Uiteindelijk concludeerde de rechtbank dat het EAB voldeed aan de eisen van de OLW en dat er geen weigeringsgronden waren. De overlevering werd toegestaan, en de rechtbank heeft de beslissing op 13 juli 2022 uitgesproken, waarbij werd vastgesteld dat tegen deze uitspraak geen gewoon rechtsmiddel openstaat.

Uitspraak

RECHTBANK AMSTERDAM
INTERNATIONALE RECHTSHULPKAMER
Parketnummer: 13/751604-21 (EAB I)
RK nummer: 21/3299
Datum uitspraak: 13 juli 2022
UITSPRAAK
op de vordering ex artikel 23 Overleveringswet (OLW), ingediend door de officier van justitie bij deze rechtbank. Deze vordering dateert van 9 juni 2021 en betreft onder meer het in behandeling nemen van een Europees aanhoudingsbevel (EAB).
Dit EAB is uitgevaardigd op 6 augustus 2019 door
Sąd Okręgowy w Krakowie Wydział III Karny (District Court in Krakow, Third Criminal Division),Polen en strekt tot de aanhouding en overlevering van:
[opgeëiste persoon] ,
geboren te [geboorteplaats] (Polen) op [geboortedtum] ,
ingeschreven in de Basisregistratie Personen op het adres:
[adres] ,
hierna te noemen de opgeëiste persoon.

1.Procesgang

De vordering is behandeld op de openbare zitting van 29 juni 2022. Het verhoor heeft plaatsgevonden in tegenwoordigheid van de officier van justitie mr. K. van der Schaft. De opgeëiste persoon is bijgestaan door zijn advocaat, mr. D. Bektesevic, advocaat te Amsterdam en door een tolk in de Poolse taal.
De rechtbank stelt vast dat in deze zaak de termijn van 90 dagen waarbinnen de rechtbank ex artikel 22 OLW op het overleveringsverzoek moet beslissen, reeds is verstreken. Dat betekent dat de rechtbank de beslistermijn niet meer kan verlengen en dat als gevolg daarvan geen grondslag meer bestaat voor gevangenhouding.
De rechtbank heeft het onderzoek, met toestemming van partijen, enkelvoudig gesloten op 13 juli 2022 en heeft direct uitspraak gedaan.
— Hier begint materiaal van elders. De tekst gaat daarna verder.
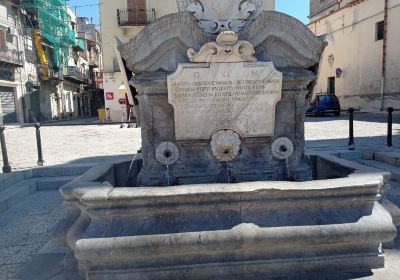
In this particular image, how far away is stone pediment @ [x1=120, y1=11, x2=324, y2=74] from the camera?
3068mm

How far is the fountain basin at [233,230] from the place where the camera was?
2.23 m

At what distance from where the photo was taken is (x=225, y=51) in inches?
120

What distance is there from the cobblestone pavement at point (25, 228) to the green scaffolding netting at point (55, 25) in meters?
26.2

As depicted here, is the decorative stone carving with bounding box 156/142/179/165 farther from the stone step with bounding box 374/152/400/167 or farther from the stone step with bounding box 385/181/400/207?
the stone step with bounding box 374/152/400/167

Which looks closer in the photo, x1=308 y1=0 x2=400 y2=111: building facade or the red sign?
x1=308 y1=0 x2=400 y2=111: building facade

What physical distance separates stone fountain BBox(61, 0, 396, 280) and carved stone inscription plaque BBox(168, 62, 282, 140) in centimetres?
1

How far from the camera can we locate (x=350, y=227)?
228 cm

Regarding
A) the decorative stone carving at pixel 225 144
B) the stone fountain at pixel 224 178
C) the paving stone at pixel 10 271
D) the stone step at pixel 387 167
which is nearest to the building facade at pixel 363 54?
the stone step at pixel 387 167

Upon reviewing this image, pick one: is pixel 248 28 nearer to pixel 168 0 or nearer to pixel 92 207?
pixel 92 207

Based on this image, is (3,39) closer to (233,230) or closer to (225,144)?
(225,144)

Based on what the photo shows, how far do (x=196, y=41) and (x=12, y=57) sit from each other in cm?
2499

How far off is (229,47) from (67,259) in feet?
7.79

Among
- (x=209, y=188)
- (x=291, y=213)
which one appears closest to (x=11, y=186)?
(x=209, y=188)

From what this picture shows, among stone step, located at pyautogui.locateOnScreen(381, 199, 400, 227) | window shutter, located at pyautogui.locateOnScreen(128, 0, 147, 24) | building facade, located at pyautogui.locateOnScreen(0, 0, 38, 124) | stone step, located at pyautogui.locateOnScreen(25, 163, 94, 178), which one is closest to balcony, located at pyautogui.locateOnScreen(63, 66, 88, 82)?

2.Identiteit van de opgeëiste persoon

De rechtbank heeft de identiteit van de opgeëiste persoon onderzocht. De opgeëiste persoon heeft ter zitting verklaard dat de bovenvermelde personalia juist zijn en dat hij de Poolse nationaliteit heeft.

3.Grondslag en inhoud van het EAB

In het EAB wordt melding gemaakt van een
judgement issued at Sąd Rejonowy w Oświęcimiu Wydział II Karny [Regional Court in Oświęcim Second Criminal Division] on 24 Sep. 2014, which became enforceable on 2 Oct. 2014(II K 586/14).
In het EAB staat vermeld dat de opgeëiste persoon in persoon is verschenen bij het proces dat tot de beslissing heeft geleid.
De overlevering wordt verzocht ten behoeve van de tenuitvoerlegging van een vrijheidsstraf voor de duur van één jaar en vier maanden, door de opgeëiste persoon te ondergaan op het grondgebied van de uitvaardigende lidstaat. De vrijheidsstraf is aan de opgeëiste persoon opgelegd bij het hiervoor genoemde vonnis.
Dit vonnis betreft het feit zoals dat is omschreven in onderdeel e) van het EAB.

4.Strafbaarheid; feit vermeld op bijlage 1 bij de OLW

Onderzoek naar de dubbele strafbaarheid van het feit waarvoor de overlevering wordt verzocht, moet achterwege blijven, nu de uitvaardigende justitiële autoriteit het strafbare feit heeft aangeduid als een feit vermeld in de lijst van bijlage 1 bij de OLW. Het aangekruiste feit valt op deze lijst onder nummer 14, te weten:
moord en doodslag, zware mishandeling.
Uit het EAB volgt dat op dit feit naar het recht van Polen een vrijheidsstraf met een maximum van ten minste drie jaren is gesteld.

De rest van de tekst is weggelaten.